In selected experiments, the thymidine analog BrdU (Roche, Mannheim, Germany) was used to label proliferating cells in the S phase of the cell cycle (13). A BrdU administration protocol that resulted in robust cell labeling in neonatal mice was replicated (10); animals received three daily i.p. injections (100 mg/kg BrdU in sterile PBS) from P12 to 14 (5–7 d after HI injury). SVZ and striatal BrdU immunostaining were quantified at P21 (HI: n = 6; hypoxia: n = 3; control: n = 3). In six additional animals, the phenotypes of BrdU-labeled cells at 4 wk after HI were evaluated using double-label immunofluorescence and confocal microscopy.
Histology.
Animals were perfused (0.1 M PBS, 10 mL/10 g; 4% paraformaldehyde, 20 mL/10 g), and brains were removed and cryoprotected. For routine histology, 15-μm coronal frozen sections were thaw-mounted onto slides (stored at −80°C). For BrdU and doublecortin immunostaining (see below), 60-μm free-floating sections were prepared (stored at −20°C). Free-floating sections (40 or 60 μm) were collected [in 0.1 M Tris (pH 7.6)] from P21 and P35 rats for immunofluorescent staining.

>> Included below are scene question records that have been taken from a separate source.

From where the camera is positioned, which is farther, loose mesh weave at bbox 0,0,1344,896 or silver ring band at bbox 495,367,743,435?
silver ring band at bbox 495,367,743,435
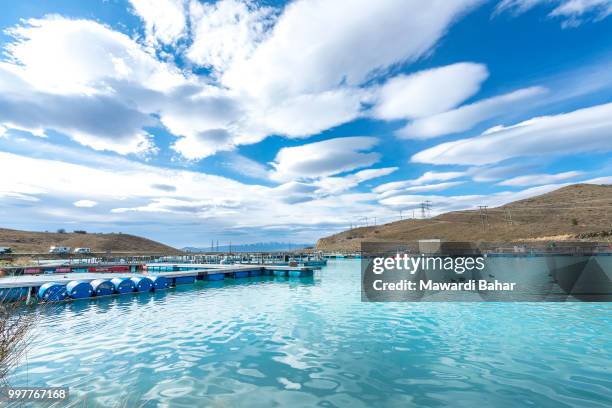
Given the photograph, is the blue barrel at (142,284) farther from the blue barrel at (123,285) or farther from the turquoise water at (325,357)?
the turquoise water at (325,357)

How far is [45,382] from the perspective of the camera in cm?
879

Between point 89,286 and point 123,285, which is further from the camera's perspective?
point 123,285

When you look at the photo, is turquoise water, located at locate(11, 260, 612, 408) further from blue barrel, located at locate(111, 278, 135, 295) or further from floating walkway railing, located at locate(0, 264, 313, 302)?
blue barrel, located at locate(111, 278, 135, 295)

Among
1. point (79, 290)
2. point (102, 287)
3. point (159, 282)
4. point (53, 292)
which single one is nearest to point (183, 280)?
point (159, 282)

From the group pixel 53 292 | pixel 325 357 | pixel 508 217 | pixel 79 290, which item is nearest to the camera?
pixel 325 357

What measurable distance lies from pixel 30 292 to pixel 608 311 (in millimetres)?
38789

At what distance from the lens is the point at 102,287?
906 inches

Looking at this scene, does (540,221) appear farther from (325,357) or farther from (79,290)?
(79,290)

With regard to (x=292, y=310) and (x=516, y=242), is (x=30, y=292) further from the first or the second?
(x=516, y=242)

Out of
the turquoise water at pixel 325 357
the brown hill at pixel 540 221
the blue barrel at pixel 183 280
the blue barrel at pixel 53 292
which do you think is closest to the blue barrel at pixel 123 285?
the blue barrel at pixel 53 292

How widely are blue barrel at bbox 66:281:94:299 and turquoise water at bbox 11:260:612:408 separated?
292 cm

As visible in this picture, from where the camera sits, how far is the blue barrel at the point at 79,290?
21.3 meters

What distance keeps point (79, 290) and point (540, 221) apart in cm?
15193

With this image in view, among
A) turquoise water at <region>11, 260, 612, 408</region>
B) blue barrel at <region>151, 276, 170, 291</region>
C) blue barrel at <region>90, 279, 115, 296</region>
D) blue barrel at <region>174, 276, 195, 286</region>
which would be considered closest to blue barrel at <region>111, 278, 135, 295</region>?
blue barrel at <region>90, 279, 115, 296</region>
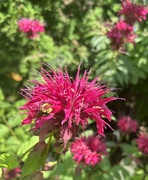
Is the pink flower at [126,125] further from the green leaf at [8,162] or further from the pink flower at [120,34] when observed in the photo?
the green leaf at [8,162]

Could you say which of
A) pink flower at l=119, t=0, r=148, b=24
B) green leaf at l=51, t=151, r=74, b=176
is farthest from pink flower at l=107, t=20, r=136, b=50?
green leaf at l=51, t=151, r=74, b=176

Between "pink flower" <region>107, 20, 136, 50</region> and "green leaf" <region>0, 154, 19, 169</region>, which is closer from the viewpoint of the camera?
"green leaf" <region>0, 154, 19, 169</region>

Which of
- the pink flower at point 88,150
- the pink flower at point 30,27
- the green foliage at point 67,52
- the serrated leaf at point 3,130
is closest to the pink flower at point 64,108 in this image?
the pink flower at point 88,150

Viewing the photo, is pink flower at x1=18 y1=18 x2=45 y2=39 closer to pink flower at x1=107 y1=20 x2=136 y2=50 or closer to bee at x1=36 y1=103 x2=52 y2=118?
pink flower at x1=107 y1=20 x2=136 y2=50

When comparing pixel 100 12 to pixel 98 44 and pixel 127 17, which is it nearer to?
pixel 98 44

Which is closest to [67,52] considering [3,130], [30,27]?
[30,27]

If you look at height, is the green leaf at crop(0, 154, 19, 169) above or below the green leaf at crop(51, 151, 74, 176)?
above

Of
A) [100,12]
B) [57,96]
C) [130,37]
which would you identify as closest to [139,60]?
[130,37]
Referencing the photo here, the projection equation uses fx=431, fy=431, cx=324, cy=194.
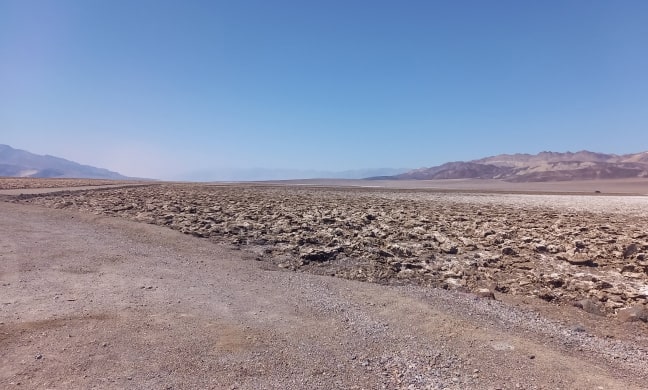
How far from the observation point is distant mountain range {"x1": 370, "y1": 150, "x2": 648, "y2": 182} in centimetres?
9056

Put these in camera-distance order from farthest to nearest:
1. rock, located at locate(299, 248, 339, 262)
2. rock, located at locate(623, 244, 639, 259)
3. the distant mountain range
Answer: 1. the distant mountain range
2. rock, located at locate(299, 248, 339, 262)
3. rock, located at locate(623, 244, 639, 259)

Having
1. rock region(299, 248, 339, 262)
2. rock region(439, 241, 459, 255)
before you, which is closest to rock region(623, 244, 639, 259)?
rock region(439, 241, 459, 255)

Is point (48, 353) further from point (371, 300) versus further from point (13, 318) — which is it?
point (371, 300)

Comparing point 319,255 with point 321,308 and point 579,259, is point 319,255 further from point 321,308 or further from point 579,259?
point 579,259

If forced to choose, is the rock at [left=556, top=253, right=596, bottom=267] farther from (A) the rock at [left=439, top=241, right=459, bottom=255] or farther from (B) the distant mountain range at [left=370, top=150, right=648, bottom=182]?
(B) the distant mountain range at [left=370, top=150, right=648, bottom=182]

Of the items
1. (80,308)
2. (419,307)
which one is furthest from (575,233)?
(80,308)

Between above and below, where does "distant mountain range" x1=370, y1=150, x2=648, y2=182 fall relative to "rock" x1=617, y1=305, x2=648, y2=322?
above

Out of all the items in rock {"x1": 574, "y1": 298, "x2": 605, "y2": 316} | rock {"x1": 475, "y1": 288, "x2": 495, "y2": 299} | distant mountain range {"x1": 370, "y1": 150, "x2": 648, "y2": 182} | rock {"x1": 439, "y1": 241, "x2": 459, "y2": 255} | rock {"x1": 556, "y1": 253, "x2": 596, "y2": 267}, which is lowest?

For assessing tissue damage and SVZ morphology, equidistant coronal sections in series throughout the striatum were stained with cresyl violet. The high density of cells in SVZ, compared with the adjacent striatum and overlying white matter (see Fig. 1), allows delineation of this structure. A computerized video camera–based image analysis system (with NIH Image v.1.61 software) was used to measure bilateral regional cross-sectional areas of the cerebral hemispheres and dorsolateral SVZ tail in at least six sections per brain. We focused on measurements of this region of the SVZ both because preliminary experiments suggested that HI injury markedly altered its size and shape and because this region could be identified and outlined consistently (see Fig. 2) in cresyl violet–stained sections.
Immunohistochemistry.
BrdU immunostaining was done on six equidistant sections per animal, using a published protocol (6,10). Sections were postfixed in 4% paraformaldehyde (10 min), rinsed (0.1 M Tris, 10 min), denatured (2 N HCl, 37°C, 30 min), rinsed [0.1 M sodium borate (pH 8.5), 10 min], blocked (10% horse serum), incubated with a mouse monoclonal anti-BrdU antibody (Roche; 1:1000 in 0.1 M Tris/0.1% Triton X-100/0.05% bovine albumin, 18 h, 4°C), rinsed, and incubated with biotinylated horse anti-mouse IgG (Vector Labs, Burlingame, CA; 1:200, 25°C, 45 min). Signal was developed using the avidin-biotin method (Vectastain ABC Elite kit; Vector Labs).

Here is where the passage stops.